What This Could Mean for Different Teams

Quality Assurance

Your audit scope may expand significantly. Inspectors could examine:

  • AI governance frameworks and policies

  • Multidisciplinary team composition and qualifications

  • Documentation traceability from intended use through operation

  • Training records for AI-specific risks and controls

Audit readiness would demand evidence that AI systems are “controllable, testable, and verifiable”—not just functional.

Data Science Teams

Technical architecture may need to change:

  • Dynamic learning capabilities must be disabled or removed for critical applications

  • Data governance requires technical controls ensuring test data independence

  • MLOps pipelines must incorporate GMP change control and configuration management

  • Explainability tools must be integrated into the model serving infrastructure

Manufacturing Operations

Process validation must address AI-specific risks:

  • Supplier qualification now includes AI development documentation requirements

  • Sensors feeding AI models must be qualified and calibrated

  • Deviation management expands to cover model performance issues

  • Batch records must consist of AI decision documentation

Australian Implementation Context

Important for Australian manufacturers: TGA has not formally adopted Annex 22 yet, but Australia is an active PIC/S member. The TGA participated in the consultation process and invited Australian stakeholders to provide feedback on the draft guidance.

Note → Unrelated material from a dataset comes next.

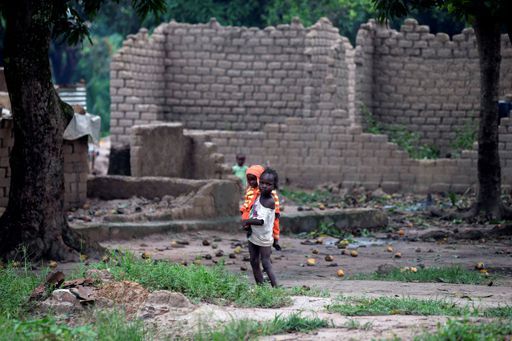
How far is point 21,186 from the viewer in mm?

Practical steps for Australian manufacturers:

  • Engage TGA proactively about AI systems in regulatory submissions

  • Map Annex 22 draft requirements to existing TGA guidance and your current QMS

  • Consider aligning with ISO 42001 (AI Management Systems) for comprehensive governance

  • Document rationale for any variations from the draft Annex 22 in your quality system

Final Status Update

As of December 2025, Annex 22 remains in draft consultation status. This consultation period remained open until October 7, 2025. Organisations should prepare for eventual implementation while recognising that requirements may evolve based on stakeholder feedback. The guidance represents a thoughtful approach to AI governance in GMP environments, but it is not yet an enforceable regulation.

Monitor the PIC/S publications page and EMA updates for the final version and official implementation timeline.

Infographic staircase titled “Achieving AI Compliance by 2026,” showing four steps: Foundation, Governance, Technical Controls, and Scale and Improvement.
A practical phased roadmap to build AI governance and controls for GMP use cases.

PIC/S Annex 22 & Pharma AI: FAQs

Q: What is PIC/S Annex 22 and its current status?

A: PIC/S Annex 22 is draft guidance released July 7, 2025, for stakeholder consultation, developed jointly by PIC/S and EMA. It proposes the first dedicated GMP framework for AI/ML in pharmaceutical manufacturing, focusing on patient safety, product quality, and data integrity. It is not yet finalised or enforceable.

Q: When will PIC/S Annex 22 become mandatory?

A: No implementation date has been set. Following the consultation period (July–October 2025), PIC/S and EMA will review stakeholder feedback before finalising the guidance. Organisations should monitor official PIC/S publications for the final version and implementation timeline.

Q: How does Annex 22 relate to the revised Annex 11?

A: Annex 22 complements the concurrently revised Annex 11 (Computerised Systems). While Annex 22 addresses AI-specific requirements, the revised Annex 11 provides updated foundational requirements for all computerised systems. Both were released together and should be implemented as a comprehensive framework.

Q: Does Annex 22 apply to Australia?

A: As a PIC/S member, Australian manufacturers will likely need to comply once finalised.

Q: What should we do during the draft phase?

A: Conduct gap assessments against draft requirements, inventory AI systems, classify critical vs. non-critical applications, and prepare cross-functional governance structures. Use this period to proactively prepare while awaiting final guidance.

Q: Are there any transitional provisions expected?

A: The draft does not specify transitional provisions. Organisations should prepare for implementation once finalised, but may need to seek clarification from PIC/S or national inspectorates about transition timelines for existing AI systems.